What you need to do:
(1) Copy the passage on Novo Nordisk's acquisition of Cardior word for word, from "Cardior Pharmaceuticals is" to "of heart failure.".
(2) In the passage on Novo Nordisk's acquisition of Cardior, recast the paragraph beginning "Cardior Pharmaceuticals is a clinical-stage" as a bulleted list that keeps its main facts.
(3) Extend the passage on Novo Nordisk's acquisition of Cardior by writing what follows its final paragraph.

Text under study:
◇ ◇ ◇ ◇

Novo Nordisk announced that it has agreed to acquire Cardior Pharmaceuticals for up to €1.025 billion (approximately $1.1 billion USD), including an upfront payment and additional payments if certain development and commercial milestones are achieved. The acquisition is an important step forward in Novo Nordisk’s strategy to establish a presence in the cardiovascular disease treatment space.
Cardior Pharmaceuticals is a clinical-stage biopharmaceutical company focused on the discovery and development of RNA-based therapeutics designed to prevent, repair and reverse cardiovascular diseases. Cardior’s therapeutic approach uses distinctive non-coding RNAs as a platform for addressing the root causes of cardiac dysfunctions. Cardior’s lead compound, CDR132L, is currently in phase-2 clinical development for the treatment of heart failure.
Novo Nordisk is a leading global healthcare company founded in 1923 and headquartered in Denmark. Novo Nordisk employs more than 57,100 people in 80 countries and markets its products in approximatly 170 countries.
Novo Nordisk plans to initiate a second phase 2 trial that will investigate CDR132L in a chronic heart failure population with cardiac hypertrophy – a condition that causes the walls of the heart muscle to become thick and stiff, affecting the heart’s ability to pump blood.

◇ ◇ ◇ ◇

Data:
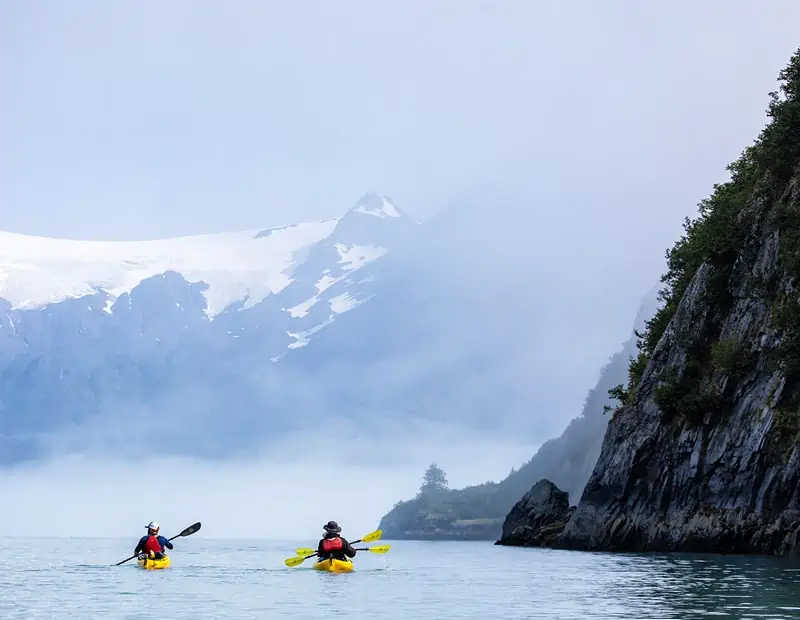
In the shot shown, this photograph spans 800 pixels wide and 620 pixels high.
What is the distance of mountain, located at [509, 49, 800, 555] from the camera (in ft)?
231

◇ ◇ ◇ ◇

Answers:
(1)
Cardior Pharmaceuticals is a clinical-stage biopharmaceutical company focused on the discovery and development of RNA-based therapeutics designed to prevent, repair and reverse cardiovascular diseases. Cardior’s therapeutic approach uses distinctive non-coding RNAs as a platform for addressing the root causes of cardiac dysfunctions. Cardior’s lead compound, CDR132L, is currently in phase-2 clinical development for the treatment of heart failure.

(2)
- Cardior Pharmaceuticals is a clinical-stage biopharmaceutical company.
- It discovers and develops RNA-based therapeutics meant to prevent, repair and reverse cardiovascular diseases.
- Its approach uses distinctive non-coding RNAs as a platform to address the root causes of cardiac dysfunctions.
- Its lead compound, CDR132L, is in phase-2 clinical development for treating heart failure.

(3)
The closing of the acquisition is expected to happen in the second quarter of 2024. Novo Nordisk will fund the acquisition from financial reserves. Latham & Watkins LLP, a Los Angeles, California-based law firm, advised Novo Nordisk in the transaction.
According to data captured in the LevinPro HC database, this transaction marks the 45th Biotechnology acquisition of 2024. There were 157 Biotechnology deals announced during 2023, and 141 announced during 2022. Additionally, this marks Novo Nordisk’s sixth healthcare acquisition since 2021. In 2023, the company acquired BIOCORP in June, followed by Inversago Pharma in August and KBP Biosciences‘s ocedurenone in October. Together, Novo Nordisk’s 2023 transactions totaled more than $2.5 billion in disclosed spending.